I can t change

Евгения Чучина
I can't change who I am but also can't forbid the others.
I'm willing to protect my soul, my way of doing things.
But pressure from the outside sometimes seizes me and smothers,
Opinions are breaking just renewed and fragile links.

I want me to forget that other world is so much better,
If someone can enjoy it what it has to do with me?
I feel like in this changing world I still write only letters
And cells are something out of mind and we can't let them be.

I think it's all so wrong, I get offended and start crying.
But no one owes me anything and no one even cares.
And while they play all hurt and sad when maybe caught in lying
In fact it's just a little act to do their own repairs.

I know if I don't call they aren't likely to remember,
I guess I get along with me without those talks and rants.
It's hard to keep my body warm in imminent December,
But since my heart is rather numb, it'll only cost me pants.

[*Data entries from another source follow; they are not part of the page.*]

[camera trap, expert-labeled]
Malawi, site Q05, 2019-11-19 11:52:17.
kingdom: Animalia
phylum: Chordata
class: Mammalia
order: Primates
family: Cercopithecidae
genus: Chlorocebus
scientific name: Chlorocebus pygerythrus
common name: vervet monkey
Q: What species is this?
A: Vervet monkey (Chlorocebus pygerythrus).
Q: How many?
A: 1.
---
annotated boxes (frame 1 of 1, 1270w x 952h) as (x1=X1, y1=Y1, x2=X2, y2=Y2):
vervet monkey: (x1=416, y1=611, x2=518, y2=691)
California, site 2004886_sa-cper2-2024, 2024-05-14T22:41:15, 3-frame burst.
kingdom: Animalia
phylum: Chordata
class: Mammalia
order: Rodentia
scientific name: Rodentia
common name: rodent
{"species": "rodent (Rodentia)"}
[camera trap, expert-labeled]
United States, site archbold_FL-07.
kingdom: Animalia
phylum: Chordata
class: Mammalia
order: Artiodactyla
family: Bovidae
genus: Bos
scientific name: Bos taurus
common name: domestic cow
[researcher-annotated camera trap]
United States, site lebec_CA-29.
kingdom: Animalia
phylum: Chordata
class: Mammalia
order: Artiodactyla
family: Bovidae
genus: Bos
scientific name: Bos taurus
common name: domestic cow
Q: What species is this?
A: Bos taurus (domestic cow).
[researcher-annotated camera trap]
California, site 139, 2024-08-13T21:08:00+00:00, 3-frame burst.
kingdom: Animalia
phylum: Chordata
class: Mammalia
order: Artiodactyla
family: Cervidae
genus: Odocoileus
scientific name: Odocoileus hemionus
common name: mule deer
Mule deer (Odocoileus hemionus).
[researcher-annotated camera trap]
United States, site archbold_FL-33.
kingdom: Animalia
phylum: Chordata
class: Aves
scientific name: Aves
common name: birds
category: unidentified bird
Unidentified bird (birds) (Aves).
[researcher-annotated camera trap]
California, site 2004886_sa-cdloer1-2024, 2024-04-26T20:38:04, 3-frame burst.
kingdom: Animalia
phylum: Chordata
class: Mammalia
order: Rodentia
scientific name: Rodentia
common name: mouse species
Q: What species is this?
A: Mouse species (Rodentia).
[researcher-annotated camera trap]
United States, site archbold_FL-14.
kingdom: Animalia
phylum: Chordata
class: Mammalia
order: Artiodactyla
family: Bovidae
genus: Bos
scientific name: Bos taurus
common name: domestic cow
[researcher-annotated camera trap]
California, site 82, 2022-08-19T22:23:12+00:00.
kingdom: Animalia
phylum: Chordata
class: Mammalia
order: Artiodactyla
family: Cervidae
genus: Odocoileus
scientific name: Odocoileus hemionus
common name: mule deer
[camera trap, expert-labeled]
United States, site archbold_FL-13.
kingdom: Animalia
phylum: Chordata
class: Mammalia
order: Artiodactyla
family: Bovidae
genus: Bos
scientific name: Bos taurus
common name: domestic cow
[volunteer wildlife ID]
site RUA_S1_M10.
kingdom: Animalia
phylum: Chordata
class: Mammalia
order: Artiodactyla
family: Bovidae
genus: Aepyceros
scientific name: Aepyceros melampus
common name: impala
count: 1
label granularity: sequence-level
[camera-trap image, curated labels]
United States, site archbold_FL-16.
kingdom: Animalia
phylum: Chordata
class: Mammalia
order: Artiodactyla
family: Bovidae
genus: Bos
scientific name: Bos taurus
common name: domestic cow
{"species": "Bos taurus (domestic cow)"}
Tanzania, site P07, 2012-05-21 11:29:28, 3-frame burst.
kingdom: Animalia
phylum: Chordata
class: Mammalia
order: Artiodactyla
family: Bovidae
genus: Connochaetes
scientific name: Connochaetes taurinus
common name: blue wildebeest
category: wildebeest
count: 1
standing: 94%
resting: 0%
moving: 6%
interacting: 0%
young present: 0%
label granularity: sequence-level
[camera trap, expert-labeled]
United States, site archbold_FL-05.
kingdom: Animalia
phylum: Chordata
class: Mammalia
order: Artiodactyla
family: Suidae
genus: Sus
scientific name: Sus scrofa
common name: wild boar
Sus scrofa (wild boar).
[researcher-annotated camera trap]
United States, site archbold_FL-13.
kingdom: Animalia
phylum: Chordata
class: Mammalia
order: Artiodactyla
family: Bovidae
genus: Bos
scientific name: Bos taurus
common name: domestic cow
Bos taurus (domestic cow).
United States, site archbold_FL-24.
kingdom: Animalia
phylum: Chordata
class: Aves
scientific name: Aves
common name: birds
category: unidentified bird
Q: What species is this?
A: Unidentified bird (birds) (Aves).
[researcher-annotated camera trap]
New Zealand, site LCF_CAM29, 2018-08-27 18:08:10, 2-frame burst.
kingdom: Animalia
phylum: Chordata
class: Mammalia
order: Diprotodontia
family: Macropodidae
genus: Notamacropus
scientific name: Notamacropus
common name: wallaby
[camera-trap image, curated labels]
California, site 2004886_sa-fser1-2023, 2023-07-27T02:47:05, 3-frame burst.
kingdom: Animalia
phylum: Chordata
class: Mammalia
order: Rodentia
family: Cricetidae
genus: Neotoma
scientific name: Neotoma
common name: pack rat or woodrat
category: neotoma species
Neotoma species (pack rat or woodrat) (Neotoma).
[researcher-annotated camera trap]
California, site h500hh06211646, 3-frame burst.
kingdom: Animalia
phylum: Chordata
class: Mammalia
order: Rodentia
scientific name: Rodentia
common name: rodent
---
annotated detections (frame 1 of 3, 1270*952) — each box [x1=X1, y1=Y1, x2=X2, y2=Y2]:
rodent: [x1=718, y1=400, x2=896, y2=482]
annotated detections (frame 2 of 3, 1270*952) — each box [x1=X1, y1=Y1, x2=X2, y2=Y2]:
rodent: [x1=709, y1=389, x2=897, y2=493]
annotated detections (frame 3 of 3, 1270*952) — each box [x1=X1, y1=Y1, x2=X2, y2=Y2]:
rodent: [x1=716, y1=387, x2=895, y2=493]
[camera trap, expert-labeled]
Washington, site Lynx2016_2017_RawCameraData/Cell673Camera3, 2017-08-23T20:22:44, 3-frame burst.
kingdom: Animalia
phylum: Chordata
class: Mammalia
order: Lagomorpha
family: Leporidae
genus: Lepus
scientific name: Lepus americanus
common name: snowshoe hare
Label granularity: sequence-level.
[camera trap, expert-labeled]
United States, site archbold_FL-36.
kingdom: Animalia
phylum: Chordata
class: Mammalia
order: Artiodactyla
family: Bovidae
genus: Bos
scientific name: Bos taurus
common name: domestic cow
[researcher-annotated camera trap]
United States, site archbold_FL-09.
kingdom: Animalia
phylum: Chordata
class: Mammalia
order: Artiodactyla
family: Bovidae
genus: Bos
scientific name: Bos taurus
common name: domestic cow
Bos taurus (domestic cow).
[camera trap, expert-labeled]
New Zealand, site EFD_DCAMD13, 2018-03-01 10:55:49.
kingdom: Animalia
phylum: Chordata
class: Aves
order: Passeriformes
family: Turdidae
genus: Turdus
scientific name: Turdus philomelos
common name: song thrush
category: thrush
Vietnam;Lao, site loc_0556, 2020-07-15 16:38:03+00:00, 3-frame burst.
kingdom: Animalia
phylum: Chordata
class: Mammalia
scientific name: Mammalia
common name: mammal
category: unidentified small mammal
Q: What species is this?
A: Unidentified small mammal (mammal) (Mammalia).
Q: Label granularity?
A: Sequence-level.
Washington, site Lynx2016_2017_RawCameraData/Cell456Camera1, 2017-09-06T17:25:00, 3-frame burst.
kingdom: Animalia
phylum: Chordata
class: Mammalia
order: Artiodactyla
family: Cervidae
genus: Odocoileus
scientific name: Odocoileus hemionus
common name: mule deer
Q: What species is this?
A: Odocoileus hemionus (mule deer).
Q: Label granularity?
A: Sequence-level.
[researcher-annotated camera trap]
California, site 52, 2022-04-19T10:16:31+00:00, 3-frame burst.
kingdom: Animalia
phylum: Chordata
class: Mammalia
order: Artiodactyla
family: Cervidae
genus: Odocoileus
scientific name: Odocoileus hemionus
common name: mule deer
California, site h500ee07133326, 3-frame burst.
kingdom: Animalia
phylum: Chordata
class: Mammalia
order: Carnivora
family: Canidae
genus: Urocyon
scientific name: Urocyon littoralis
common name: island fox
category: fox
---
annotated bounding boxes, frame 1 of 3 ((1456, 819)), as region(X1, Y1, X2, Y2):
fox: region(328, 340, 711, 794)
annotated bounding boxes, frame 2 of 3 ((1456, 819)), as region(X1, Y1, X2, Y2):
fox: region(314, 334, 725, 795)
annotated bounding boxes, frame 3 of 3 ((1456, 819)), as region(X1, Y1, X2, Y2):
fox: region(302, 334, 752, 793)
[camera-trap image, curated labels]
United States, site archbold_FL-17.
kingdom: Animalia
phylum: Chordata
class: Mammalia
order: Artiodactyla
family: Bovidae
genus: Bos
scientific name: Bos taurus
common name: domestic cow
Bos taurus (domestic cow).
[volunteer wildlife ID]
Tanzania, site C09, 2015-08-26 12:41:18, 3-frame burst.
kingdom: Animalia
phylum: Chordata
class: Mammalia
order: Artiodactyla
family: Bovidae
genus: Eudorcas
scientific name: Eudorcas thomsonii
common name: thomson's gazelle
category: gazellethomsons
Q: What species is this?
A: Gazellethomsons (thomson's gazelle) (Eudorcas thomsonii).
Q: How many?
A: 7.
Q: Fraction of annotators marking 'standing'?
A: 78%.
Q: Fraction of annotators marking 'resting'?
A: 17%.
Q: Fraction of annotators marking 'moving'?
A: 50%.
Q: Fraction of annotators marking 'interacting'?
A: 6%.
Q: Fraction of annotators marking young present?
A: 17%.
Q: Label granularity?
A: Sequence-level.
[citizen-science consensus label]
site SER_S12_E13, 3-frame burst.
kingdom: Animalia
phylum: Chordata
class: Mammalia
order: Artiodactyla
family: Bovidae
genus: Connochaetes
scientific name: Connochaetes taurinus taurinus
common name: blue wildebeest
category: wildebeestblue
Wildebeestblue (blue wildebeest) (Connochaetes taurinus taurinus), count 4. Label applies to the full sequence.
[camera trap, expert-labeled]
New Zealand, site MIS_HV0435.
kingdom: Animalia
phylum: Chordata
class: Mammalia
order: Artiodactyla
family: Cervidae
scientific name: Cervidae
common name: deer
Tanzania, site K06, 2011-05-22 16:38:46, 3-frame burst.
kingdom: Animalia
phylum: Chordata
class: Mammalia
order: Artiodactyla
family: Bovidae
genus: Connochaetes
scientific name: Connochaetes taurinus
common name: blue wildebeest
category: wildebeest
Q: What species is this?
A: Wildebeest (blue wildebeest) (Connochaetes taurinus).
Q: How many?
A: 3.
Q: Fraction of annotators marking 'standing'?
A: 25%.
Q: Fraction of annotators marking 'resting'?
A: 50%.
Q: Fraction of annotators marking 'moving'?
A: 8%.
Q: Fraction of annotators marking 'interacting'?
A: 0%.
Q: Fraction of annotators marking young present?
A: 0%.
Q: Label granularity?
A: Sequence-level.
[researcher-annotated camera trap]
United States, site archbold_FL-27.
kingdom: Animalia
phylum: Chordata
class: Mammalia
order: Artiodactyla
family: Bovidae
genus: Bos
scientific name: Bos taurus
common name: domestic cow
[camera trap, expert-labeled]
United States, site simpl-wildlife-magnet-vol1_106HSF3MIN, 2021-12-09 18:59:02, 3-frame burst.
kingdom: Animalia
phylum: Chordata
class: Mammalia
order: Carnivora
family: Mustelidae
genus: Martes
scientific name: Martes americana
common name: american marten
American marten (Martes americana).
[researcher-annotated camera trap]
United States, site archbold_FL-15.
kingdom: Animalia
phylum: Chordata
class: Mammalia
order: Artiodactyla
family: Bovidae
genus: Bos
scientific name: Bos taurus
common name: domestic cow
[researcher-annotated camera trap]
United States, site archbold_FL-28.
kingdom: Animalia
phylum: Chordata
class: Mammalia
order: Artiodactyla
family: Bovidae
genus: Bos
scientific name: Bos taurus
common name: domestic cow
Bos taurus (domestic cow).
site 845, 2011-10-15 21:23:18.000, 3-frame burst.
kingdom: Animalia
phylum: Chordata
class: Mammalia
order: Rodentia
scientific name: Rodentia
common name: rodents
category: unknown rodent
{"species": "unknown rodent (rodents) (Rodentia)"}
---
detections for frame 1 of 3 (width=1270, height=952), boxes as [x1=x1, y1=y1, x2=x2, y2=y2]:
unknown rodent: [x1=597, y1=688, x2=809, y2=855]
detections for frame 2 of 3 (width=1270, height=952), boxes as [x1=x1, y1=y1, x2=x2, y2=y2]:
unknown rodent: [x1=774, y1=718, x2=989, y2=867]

Sometimes I try to just fit in, to talk like they are talking,
To not get angry every time when someone lets me down.
The truth is I can still believe, aside all laughs and joking.
But that's of no use in this big deceitful gloomy town.

You'd think I would have learned by now that nothing ever changes,
That I can't be who may turn out to suit the kings of world.
I will go on to see the best in those I know and strangers.
I will keep beating myself up on slightest blaming word.